Motion filed to free the Fairbanks Four
This week the Alaska Innocence Project filed a motion to clear the Fairbanks Four of murder charges. These are the four Alaska Native men charged in the 1997 murder of teenager John Hartman. The men have been serving lengthy prison terms, mostly in out-of-state prisons far from home or family contact and have maintained their innocence. Bill Oberly, executive director of the Alaska Innocence Project, has conducted independent investigations, and has garnered confessions from several other men who are currently serving prison terms for other Alaska murders.
Homeless housing proposed near Kincaid Park
Mayor Dan Sullivan has proposed using federal land near Kincaid Park to build housing for the city’s homeless population. The site would be called Raspberry Court and would include temporary housing for over 90 people.

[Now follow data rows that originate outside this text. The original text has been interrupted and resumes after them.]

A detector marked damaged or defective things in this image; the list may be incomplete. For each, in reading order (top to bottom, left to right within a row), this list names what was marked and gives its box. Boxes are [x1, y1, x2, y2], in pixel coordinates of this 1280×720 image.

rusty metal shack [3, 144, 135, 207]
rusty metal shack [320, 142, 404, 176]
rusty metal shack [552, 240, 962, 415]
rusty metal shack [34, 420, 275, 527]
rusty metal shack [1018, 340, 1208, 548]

Anchorage man fatally beaten outside mental health clinic
Four men have been charged in the beating death of fisherman and seasonal worker Ferdinand Marquez this week outside of Anchorage Community Mental Health. David Wallent, 24; Jerrick Blankenship, 18; Mat Martin, 22; and Lewis Martin, 33, received charges ranging from murder to manslaughter.
Princess Cruise Lines, Holland America Line donate money to UAA
The cruise lines have donated $1 million to the University of Alaska Foundation for research and education. The money will be used for research and scholarships critical to the health of the sea, tourism and the hospitality industry in Alaska.
UAA students plant trees
UAA Student Volunteers met on Friday to plant trees in the Mat-Su Valley. Volunteers have planted over 6,000 seedlings on the Kenai Peninsula, and plans are in the work to plant 500 seedlings in the Mat-Su Valley.

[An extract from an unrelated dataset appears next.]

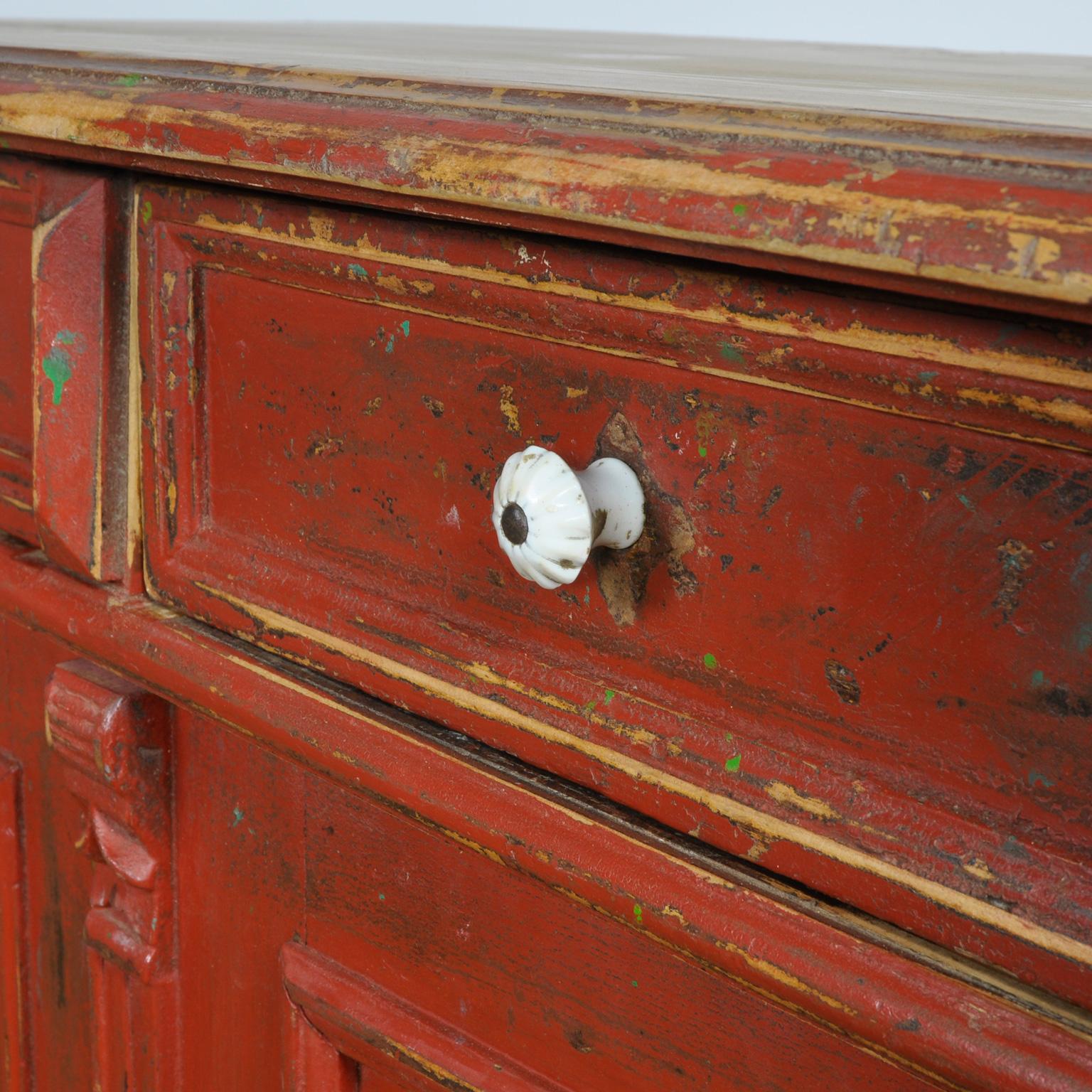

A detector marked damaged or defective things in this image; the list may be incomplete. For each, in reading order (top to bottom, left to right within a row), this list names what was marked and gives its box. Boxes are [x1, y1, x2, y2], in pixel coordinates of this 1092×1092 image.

chipped red paint [134, 186, 1092, 1013]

Senator’s speech against Affordable Care Act lasts 21 hours
Congress met last week to discuss the future of the Affordable Care Act, or Obamacare. Senator Ted Cruz spoke in protest of the bill for 21 hours, one of the longest Senate speeches in U.S. history.
Quake creates new land mass
A 7.7 magnitude earthquake off the coast of Pakistan created a new island. Witnesses to this event stated that it did not occur suddenly, but was a gradual process. Thirty-nine lives were lost in this quake.
One step closer to a lightsaber
MIT physicists Mikhail Lukin and Vladan Vuletic discovered a way to make subatomic light photons stick together. These particles that make up light have no detectable mass the way most matter does, and they usually don’t stick together. However, Lukin and Vuletic discovered a way to make light form into molecules. Their work was published this week in Nature, an academic natural sciences journal.